También hay que pensar en la oficina de prensa y propaganda de Buenos Aires. Dicha oficina, acabada su función de propaganda de guerra durante la Guerra Civil y asentado política y civilmente en España el glorioso movimiento nacional, no tenía ya otra obligación en los años 60 que informar a las autoridades españolas de los libros que los rojazos españoles publicaban en la Argentina, en editoriales vinculadas con el decadente exilio republicano, como era Losada. De esa forma se trataba de impedir que dichos libros viajaran a España y difundieran por el suelo patrio de forma sediciosa la semilla del mal democrático. Se equivocaban León Felipe y Pedro Garfias cuando decían que en España no había poesía, se equivocaba Cernuda cuando escribía aquello de que en España “ahora todo nace muerto, vive muerto y muere muerto”. Pero es esa una equivocación leve, de mentirijillas, comprensible desde el dolor con el que escribían, que era el dolor de haber perdido a la madre (o sea, a la patria).

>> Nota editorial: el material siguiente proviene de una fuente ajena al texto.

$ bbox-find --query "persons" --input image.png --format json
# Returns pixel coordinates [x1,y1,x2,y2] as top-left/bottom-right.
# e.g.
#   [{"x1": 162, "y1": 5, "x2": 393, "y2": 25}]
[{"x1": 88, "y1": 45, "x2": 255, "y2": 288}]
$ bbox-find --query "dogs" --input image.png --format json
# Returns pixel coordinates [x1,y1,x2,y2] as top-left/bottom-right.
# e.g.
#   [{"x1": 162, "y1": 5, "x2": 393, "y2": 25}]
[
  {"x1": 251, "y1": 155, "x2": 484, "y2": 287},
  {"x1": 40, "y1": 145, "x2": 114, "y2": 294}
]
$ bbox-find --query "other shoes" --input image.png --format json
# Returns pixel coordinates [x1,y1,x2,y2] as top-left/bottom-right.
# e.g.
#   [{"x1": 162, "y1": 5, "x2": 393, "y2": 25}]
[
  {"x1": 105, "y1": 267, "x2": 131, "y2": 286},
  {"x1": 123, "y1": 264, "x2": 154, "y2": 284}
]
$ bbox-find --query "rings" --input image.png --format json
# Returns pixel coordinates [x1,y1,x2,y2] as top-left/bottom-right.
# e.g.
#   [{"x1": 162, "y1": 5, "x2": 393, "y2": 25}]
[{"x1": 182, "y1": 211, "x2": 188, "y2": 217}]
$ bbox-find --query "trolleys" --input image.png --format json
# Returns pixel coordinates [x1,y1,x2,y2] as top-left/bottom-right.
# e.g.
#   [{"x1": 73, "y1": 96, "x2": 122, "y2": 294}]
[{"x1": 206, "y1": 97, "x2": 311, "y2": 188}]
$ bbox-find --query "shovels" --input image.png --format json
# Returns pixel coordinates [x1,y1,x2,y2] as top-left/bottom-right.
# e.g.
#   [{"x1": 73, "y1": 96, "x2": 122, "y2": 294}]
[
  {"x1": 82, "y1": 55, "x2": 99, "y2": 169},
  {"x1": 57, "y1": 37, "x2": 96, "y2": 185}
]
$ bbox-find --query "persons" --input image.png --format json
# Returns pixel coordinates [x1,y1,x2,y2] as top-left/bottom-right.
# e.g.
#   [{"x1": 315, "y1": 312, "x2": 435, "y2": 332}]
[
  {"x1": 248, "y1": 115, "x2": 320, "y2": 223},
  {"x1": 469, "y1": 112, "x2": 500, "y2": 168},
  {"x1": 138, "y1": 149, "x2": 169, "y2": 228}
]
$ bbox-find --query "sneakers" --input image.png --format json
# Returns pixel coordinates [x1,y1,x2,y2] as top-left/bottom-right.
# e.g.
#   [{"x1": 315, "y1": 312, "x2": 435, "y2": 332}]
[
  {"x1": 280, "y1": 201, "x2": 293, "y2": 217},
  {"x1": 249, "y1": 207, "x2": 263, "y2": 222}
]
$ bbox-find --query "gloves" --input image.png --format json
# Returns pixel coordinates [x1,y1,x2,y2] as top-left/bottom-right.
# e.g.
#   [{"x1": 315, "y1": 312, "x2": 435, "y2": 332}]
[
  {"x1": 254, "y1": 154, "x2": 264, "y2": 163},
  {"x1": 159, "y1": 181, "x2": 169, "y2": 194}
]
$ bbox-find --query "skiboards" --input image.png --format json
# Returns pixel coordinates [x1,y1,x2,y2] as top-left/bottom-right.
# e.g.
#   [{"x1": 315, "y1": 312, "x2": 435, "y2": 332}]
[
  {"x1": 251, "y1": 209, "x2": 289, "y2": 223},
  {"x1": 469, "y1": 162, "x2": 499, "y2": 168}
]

Pero sobre todo hay que pensar en el presente, en cuántas oficinas de esas de propaganda existen ahora en nuestra literatura, en nuestras mentes, en nuestras editoriales, en nuestro decadente sistema de enseñanza lleno de gorgoritos infantiles y juveniles, cuánto de regulación, cuánta corrección en el uso del lenguaje y cuánta dosis de autocensura bienpensante nos llega y nos obliga desde los ismos (feminismo, animalismo, etc. etc.) y otras islas mentales que tratan de disfrazar la realidad de una idealidad burda y que tratan de impedir que lleguen a la forma y al fondo de los textos literarios los eventos consuetudinarios que acontecen en la calle y la hermosura de nuestro idioma.